Коза подошла через четыре минуты. Не настоящая, хотя вокруг был зоопарк, а Коза – моя связная. Сам я слился с местными не хуже, но всякий раз вздрагивал, как видел ее. Умопомрачительная натурализация. Румяное и застенчивое дитя российской средней полосы превратилось в неряшливую Брунгильду, которая не сегодня завтра ляжет под нож и сменит пол. Соломенные патлы вместо косы, остекленелый и сытый взгляд. Курносый нос покрылся мельчайшими прыщиками, второй подбородок провис бледным мешком. Шея втянулась в плечи. Талия стерлась, корпус превратился в обтекаемый монолит. Веснушчатая грудь стала чистой и похожей на шпик, натертый зубной пастой. Капельный роутер засел в ухе нечистой горошиной. Скобы на лошадиных зубах. Как они сделались лошадиными, зубы-то? И ноги. Некогда стройные, они будто вздернулись вместе с тазом, отяжелели в бедрах, а ниже колен вдруг расходились буквой «икс». Как добились такого эффекта? Я что-то слышал о боковом косметическом вытяжении. Черная куртка выше пояса, черные кожаные брюки в обтяжку, серебряные заклепки, пирсинг; запах опрелостей и пудры, дыхание пропитано уличным мясом быстрого приготовления. Черные ногти, охочие до сокровенных областей. Нашивка с Бафометом на рукаве.

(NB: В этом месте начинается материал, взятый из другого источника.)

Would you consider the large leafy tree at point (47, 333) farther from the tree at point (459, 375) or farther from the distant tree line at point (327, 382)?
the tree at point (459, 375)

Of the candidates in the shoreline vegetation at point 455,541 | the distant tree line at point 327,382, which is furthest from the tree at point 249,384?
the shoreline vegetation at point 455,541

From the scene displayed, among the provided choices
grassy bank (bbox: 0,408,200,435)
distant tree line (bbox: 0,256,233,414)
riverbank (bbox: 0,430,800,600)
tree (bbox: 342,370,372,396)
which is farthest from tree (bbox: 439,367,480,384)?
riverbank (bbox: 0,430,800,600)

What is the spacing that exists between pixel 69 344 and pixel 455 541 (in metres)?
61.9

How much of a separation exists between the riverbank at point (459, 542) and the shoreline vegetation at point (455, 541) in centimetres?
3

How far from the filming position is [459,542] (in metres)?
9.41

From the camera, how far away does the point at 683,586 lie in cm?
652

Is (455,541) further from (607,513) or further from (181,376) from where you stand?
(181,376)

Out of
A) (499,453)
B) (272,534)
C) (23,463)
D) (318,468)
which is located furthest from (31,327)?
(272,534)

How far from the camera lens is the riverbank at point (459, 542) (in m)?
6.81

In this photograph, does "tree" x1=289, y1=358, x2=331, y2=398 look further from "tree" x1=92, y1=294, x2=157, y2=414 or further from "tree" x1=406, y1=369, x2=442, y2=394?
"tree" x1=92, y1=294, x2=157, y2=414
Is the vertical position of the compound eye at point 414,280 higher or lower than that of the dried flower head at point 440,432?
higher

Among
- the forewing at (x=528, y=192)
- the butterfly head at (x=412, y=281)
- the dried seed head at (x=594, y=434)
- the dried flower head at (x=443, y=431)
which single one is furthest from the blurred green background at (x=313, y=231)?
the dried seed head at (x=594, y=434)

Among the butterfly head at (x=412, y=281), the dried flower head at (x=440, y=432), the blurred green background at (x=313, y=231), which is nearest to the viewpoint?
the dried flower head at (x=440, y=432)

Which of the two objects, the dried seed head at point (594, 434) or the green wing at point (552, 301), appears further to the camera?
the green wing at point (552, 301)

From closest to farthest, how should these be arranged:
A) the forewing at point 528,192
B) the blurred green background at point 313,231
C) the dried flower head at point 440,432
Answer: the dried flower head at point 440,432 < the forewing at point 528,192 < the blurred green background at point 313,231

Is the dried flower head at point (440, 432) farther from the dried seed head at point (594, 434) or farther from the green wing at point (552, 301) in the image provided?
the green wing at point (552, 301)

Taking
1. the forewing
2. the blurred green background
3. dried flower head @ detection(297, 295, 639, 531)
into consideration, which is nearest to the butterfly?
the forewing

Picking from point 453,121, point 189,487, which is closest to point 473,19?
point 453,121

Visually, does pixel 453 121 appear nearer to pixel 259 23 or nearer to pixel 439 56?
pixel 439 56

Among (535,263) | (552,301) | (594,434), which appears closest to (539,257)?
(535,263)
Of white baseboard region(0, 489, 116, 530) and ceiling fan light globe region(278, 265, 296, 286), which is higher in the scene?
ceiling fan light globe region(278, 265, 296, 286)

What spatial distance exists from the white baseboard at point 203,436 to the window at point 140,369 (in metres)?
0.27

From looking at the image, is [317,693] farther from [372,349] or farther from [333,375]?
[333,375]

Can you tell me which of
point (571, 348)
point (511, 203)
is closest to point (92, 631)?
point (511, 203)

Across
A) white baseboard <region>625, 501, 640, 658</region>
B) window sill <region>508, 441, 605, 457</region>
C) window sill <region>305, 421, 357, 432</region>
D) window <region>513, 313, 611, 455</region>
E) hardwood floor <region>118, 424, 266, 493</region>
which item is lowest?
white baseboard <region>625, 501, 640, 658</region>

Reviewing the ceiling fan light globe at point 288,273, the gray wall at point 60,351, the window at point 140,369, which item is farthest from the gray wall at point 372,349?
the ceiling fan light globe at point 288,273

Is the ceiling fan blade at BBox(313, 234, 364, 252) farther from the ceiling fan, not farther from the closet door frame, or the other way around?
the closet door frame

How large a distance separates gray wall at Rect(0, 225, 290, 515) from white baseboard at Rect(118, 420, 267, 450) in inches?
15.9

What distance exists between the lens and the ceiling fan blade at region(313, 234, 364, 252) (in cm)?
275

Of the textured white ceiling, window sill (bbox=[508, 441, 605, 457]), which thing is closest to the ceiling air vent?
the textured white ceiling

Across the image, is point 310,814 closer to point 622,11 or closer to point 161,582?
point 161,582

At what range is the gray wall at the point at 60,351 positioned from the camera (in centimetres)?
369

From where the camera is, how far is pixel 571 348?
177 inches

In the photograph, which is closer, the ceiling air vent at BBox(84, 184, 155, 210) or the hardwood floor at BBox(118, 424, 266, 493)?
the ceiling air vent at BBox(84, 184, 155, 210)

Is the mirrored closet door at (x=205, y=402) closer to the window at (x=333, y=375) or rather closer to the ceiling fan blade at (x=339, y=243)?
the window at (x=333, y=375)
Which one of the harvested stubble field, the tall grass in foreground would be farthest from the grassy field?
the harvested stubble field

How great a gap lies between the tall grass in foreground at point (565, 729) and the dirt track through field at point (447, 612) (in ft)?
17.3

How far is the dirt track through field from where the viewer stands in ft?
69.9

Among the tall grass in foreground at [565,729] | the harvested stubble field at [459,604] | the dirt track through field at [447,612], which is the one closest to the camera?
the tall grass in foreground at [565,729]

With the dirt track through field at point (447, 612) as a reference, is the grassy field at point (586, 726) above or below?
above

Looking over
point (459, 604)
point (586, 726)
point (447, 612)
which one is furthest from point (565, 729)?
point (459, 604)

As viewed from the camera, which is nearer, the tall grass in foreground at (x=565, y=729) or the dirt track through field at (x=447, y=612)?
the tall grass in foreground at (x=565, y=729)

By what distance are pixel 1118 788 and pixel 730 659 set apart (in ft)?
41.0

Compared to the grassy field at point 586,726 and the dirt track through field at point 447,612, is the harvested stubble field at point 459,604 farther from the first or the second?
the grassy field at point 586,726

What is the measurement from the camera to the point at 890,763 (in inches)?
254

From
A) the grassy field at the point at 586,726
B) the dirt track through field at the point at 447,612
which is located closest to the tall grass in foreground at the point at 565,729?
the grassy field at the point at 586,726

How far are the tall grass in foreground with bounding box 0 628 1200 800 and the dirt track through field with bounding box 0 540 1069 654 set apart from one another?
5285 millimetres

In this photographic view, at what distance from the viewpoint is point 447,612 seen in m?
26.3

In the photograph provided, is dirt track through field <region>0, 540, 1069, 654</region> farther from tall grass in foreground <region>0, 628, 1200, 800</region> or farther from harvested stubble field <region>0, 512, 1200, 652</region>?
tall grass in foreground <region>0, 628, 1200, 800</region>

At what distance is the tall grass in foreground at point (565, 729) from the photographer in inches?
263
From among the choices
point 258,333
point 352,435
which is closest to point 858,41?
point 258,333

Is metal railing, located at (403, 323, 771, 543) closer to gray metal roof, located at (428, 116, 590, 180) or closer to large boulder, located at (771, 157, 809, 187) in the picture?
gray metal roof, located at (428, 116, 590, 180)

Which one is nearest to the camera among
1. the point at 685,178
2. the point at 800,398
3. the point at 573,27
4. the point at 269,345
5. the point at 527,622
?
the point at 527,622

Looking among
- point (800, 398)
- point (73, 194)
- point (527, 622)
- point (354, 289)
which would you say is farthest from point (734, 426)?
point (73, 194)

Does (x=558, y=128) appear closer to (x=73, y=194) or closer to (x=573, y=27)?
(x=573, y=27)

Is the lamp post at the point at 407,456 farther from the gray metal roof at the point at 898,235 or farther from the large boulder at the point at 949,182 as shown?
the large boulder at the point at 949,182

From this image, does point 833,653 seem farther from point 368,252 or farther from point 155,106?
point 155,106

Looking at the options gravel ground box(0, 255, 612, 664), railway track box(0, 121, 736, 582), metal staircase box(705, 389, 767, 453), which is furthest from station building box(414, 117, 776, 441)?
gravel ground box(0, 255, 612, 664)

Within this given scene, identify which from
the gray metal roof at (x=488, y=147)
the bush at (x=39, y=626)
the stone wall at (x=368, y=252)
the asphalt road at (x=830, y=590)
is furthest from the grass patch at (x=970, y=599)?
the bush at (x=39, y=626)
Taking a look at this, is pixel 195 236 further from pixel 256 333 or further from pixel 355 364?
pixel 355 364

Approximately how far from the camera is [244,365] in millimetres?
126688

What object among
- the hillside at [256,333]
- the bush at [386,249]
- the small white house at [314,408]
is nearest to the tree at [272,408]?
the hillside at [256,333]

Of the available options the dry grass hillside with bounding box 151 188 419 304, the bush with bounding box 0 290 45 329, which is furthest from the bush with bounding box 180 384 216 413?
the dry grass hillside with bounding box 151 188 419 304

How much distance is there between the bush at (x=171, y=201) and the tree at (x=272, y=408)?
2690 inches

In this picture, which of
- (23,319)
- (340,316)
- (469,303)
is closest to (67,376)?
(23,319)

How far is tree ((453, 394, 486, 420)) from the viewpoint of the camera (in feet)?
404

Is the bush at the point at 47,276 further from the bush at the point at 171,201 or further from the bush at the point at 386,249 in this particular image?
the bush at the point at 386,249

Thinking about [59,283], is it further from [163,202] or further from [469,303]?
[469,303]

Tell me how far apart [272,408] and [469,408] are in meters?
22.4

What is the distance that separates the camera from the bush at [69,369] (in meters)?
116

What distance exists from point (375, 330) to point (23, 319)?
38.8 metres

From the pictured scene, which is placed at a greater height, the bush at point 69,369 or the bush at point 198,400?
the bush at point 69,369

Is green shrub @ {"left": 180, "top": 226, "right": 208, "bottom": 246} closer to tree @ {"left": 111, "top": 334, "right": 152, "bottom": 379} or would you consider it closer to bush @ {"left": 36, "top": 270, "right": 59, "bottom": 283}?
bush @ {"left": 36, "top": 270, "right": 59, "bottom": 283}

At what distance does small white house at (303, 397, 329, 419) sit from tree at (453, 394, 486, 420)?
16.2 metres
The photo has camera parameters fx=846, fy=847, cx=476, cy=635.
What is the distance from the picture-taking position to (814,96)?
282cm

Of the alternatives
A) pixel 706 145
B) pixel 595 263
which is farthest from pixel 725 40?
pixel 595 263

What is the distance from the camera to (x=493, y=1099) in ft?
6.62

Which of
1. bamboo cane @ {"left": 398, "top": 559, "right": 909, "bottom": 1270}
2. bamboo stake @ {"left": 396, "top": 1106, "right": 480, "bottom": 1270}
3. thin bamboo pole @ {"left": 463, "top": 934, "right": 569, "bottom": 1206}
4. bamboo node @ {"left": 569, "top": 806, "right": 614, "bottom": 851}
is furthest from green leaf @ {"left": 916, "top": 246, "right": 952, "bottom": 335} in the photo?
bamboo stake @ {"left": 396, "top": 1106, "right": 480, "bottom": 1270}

Она чем-то напомнила фламинго, хотя не была ни голенаста, ни стройна. Коза уселась на скамейку и моментально встроилась в безмятежный пейзаж, исполненный удовлетворенного благополучия. Невозмутимый Дазайн с остановленным поиском.
Коза рассеянно тронула ухо, и роутер выпал в ладонь. Он пашет даже выключенным и ловит все подряд. Считается, что Файерволл не препарирует обычную речь и реагирует только на подозрительные репрезентации, которые могут угрожать системе его зеркал и облаков. Но это для обывателей. Файерволл фиксирует решительно все. Закон не запрещает вынимать и блокировать роутер, однако это не принято. Безмозглое население и не заметило, как ношение роутера сделалось правилом по умолчанию. Расхаживая без него, наталкиваешься на косые взгляды, как если бы кушал из ноздри. Впрочем, это сравнение неудачное – именно этим и занимались два раскормленных бородача, которые сидели на лавочке шагах в двадцати от нас. Слаженно, упоенно, проворно, с нешуточным аппетитом. Не иначе, семья. Но в уголках укромных и ненадолго без роутера быть не возбраняется. А в остальное время рекомендуется носить даже дома, где ты один, потому что Файерволл собирает сведения о времени пользования и отсылает куда-то – ну, мне-то было отлично известно, куда – для совершенствования обслуживания.
Я вынул свой минутой раньше. Залепил жевательной резинкой. Коза сделала то же самое. Пусть аналитики считают, что мы лепим куличи из дерьма – занятие не повсеместное, но с недавних пор вполне уважаемое.
– Тентакль мертв, – сообщила Коза.
Она не поразила меня, нет, я разучился удивляться давным-давно, зато не сумел избавиться от азарта, и оставалось надеяться, что Файерволл не уловил моего секундного возбуждения, которое само по себе не играло роли, но, будучи сопоставлено с разнообразными обстоятельствами моего здешнего бытия, могло оказаться лыком в строку для тех, кто вплетает оное по роду службы.
Итак, Тентакль засветился, и это косвенно подтверждало важность его сведений. Никто не стал бы убирать его в случае сложной дезинформации, долженствовавшей загнать нас в угол.
– Где, как? – осведомился я, любуясь нелепой розовой цаплей, которая как раз подобрала ногу и принялась выкусывать под крылом.